Following the era of the military government and the student protests in the 1980s, a time when the prime task of theory in Korea was to be the theory of social revolution and national liberation, so-called postmodernism entered South Korean society in the late 1990s, coinciding with a period of political liberalisation, economic growth, and the beginning of the K-pop and K-movie industries. After the collapse of the East Bloc and a retreat from their own dreams of socialist revolution, Korean intellectuals were hungry for fresh theory to fill the vacuum left after the previous decade’s quest for the one and only correct ideology seemed to be over. Within only a few years, the writings of Althusser, Balibar, Derrida, Deleuze, Foucault, and Negri were extensively translated into Korean, and those of Benjamin, Lacan, and Badiou followed suit. At the same time, the works of Nietzsche, Freud and Heidegger were (re-)translated, and all these authors came to be read and discussed not only by trained academics but by a larger readership who visited various (mostly non-collegiate) lectures and seminars around the new postmodern philosophies.

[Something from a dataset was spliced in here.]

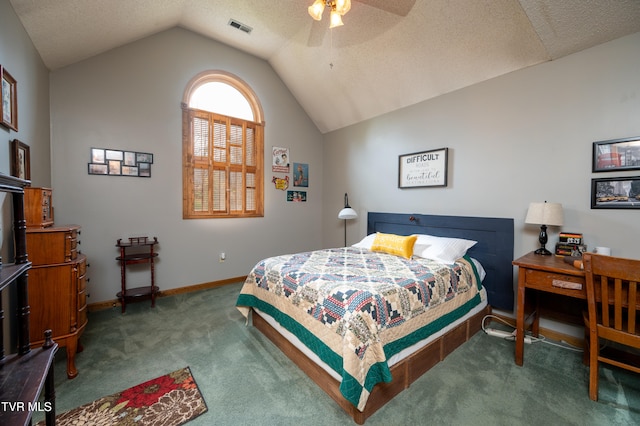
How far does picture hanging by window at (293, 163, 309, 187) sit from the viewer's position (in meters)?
4.69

Alex Taek-Gwang Lee was socialised during the golden days of the student movement but started his academic training at the very beginning of the new age of postmodern theory. Since his MA and PhD studies in Pusan (South Korea) and Warwick (UK), he has been ceaselessly writing and translating books and articles, alongside numerous columns, critiques, interviews, and TV appearances, concerning not only French and German theory, but also Korean cinema, pop culture, art, and other social and political issues.
In our first session of the series in theory, Alex Taek-Gwang Lee will talk about his training and his contribution as a theorist, the contemporary South Korean theoretical landscape, and the effects of European critical theory in an Asian and international context.